The downside of the last example is that alignment between format groups is completely lost. The parenthesis in the `pct` field is now bound to the integer of the percent value, but the entire string is shifted to the right. **Tplyr** offers customization over this by using a concept called "parenthesis hugging". This is triggered by using an uppercase 'X' in the integer side of a format group. Consider the following example:

```{r example_5}

tplyr_table(tplyr_adsl, TRT01P) %>% 
  add_layer(
    group_count(RACE) %>% 
      set_format_strings(
        f_str("xx (XX.x%)", n, pct)
      )
  ) %>% 
  build() %>% 
  select(1:3)
```

Now the total string width has been preserved properly. The change here is that instead of pulling the right side of the format group in, essentially aligning left on the format group, the parenthesis has been moved to the right towards the integer side of the `pct` field, "hugging" the numeric results of the percent. 

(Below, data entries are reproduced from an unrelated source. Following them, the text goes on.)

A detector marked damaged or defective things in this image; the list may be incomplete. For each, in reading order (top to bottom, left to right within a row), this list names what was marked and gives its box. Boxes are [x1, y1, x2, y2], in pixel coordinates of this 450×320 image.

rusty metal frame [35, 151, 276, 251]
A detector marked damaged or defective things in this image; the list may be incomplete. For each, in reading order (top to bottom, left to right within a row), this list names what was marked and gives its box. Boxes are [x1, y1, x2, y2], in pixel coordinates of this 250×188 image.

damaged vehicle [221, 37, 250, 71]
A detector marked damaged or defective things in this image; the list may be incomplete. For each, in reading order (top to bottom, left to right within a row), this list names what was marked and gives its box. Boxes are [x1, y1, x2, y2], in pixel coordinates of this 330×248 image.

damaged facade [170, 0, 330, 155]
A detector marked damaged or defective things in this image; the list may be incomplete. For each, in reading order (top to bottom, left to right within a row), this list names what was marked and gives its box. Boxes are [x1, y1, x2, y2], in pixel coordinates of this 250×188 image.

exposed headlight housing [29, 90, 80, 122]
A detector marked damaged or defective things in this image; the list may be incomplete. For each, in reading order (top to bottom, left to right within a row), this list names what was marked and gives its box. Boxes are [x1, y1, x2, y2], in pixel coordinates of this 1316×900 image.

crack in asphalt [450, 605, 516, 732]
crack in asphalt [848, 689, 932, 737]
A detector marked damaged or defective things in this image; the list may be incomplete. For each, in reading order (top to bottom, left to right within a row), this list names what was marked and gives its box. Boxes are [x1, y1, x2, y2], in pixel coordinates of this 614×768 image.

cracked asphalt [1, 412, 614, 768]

There are a two rules when using 'parenthesis hugging':

- Capital letters should only be used on the integer side of a number
- A character must precede the capital letter, otherwise there's no character to 'hug'

## Auto-precision

Lastly, **Tplyr** also has the capability to automatically determine some widths necessary to format strings. This is done by using the character 'a' instead of 'x' in the format string. 

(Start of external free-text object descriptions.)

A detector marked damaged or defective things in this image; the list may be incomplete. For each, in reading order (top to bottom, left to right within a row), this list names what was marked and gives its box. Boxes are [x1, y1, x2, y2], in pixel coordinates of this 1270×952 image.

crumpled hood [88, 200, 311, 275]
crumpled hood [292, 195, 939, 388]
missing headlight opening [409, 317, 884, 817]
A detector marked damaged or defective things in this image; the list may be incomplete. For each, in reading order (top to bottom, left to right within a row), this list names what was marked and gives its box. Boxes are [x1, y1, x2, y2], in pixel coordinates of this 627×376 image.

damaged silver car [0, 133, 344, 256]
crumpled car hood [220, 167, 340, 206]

Consider the following example.

```{r example_6}
tplyr_table(tplyr_adlb, TRTA, where=PARAMCD %in% c("CA", "URATE")) %>% 
  add_layer(
    group_desc(AVAL, by=vars(PARAMCD, AVISIT)) %>% 
      set_format_strings(
        'Mean (SD)' = f_str('a.a (a.a+1)', mean, sd)
      ) %>% 
      set_precision_by(PARAMCD)
  ) %>% 
  build() %>% 
  select(1:5)
```

Note that the decimal precision varies between different lab test results. This feature is beneficial when decimal precision rules must be based on the precision of the data as collected. For more information of auto-precision for descriptive statistics layers, see `vignette("desc_layer_formatting")`. 

For count layers, auto-precision can also be used surrounding the `n` counts. For example, the default format string for counts layers in **Tplyr** is set as `a (xxx.x%)`. This will auto-format the `n` result based on the maximum summarized value of `n` within the data. For example:

```{r example_7}
tplyr_table(tplyr_adsl, TRT01P) %>% 
  add_layer(
    group_count(RACE) %>% 
      set_format_strings(f_str("a (xxx.x%)", n, pct))
  ) %>% 
  build() %>% 
  select(1:3)
```

Given that the maximum count was >=10 and <100, the integer width for `n` was assigned as 2. Note that auto-precision for percents will not auto-format based on available percentages. The count filled by `a` will be based on the `n` result.

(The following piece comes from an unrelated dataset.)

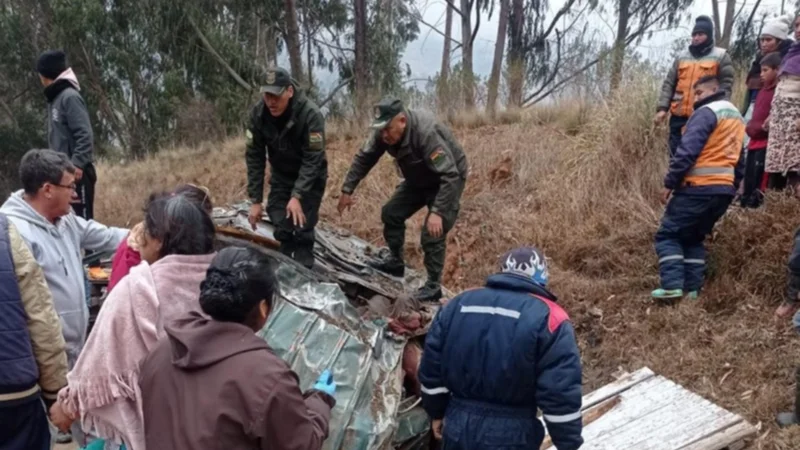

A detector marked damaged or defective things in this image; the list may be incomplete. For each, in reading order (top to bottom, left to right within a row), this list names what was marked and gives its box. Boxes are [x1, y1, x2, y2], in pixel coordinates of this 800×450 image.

crushed vehicle [88, 205, 454, 450]
overturned truck [212, 206, 446, 448]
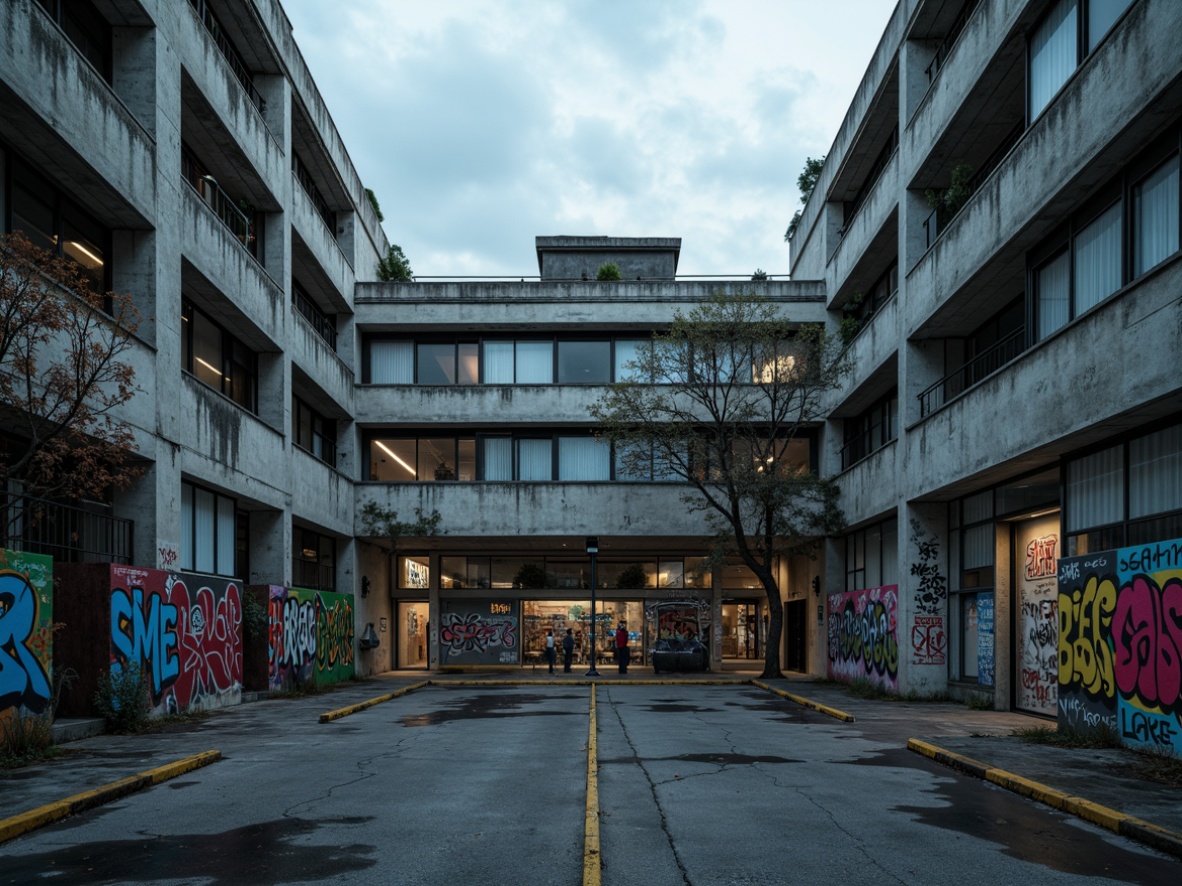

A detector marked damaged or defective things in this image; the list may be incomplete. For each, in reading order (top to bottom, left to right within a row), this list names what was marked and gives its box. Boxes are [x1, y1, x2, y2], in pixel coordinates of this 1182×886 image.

For both layer types, a capital `A` follows the same logic as `X`, but is triggered using auto-precision. Take this example of an adverse event table:

```{r example_8} 
tplyr_table(tplyr_adae, TRTA) %>% 
  set_pop_data(tplyr_adsl) %>% 
  set_pop_treat_var(TRT01A) %>% 
  add_layer(
    group_count(AEDECOD) %>% 
      set_format_strings(f_str("a (XX.x%) [A]", distinct_n, distinct_pct, n)) %>% 
      set_distinct_by(USUBJID)
  ) %>% 
  build() %>% 
  select(1:3)
```

To go over each format group:

- The distinct n count has been spaced based on the width of the maximum `n` value
- The percent field will have a maximum width of 2 characters, but the opening parenthesis will hug the integer of the percent value to the right
- The event counts within brackets (`[]`) have been auto formatted based on the maximum `n` value, and the opening bracket will hug the `n` count to the right. 

This vignette has focused on the specifics of formatting using `f_str()` objects. For more details on layer specifics, check out the individual layer vignettes.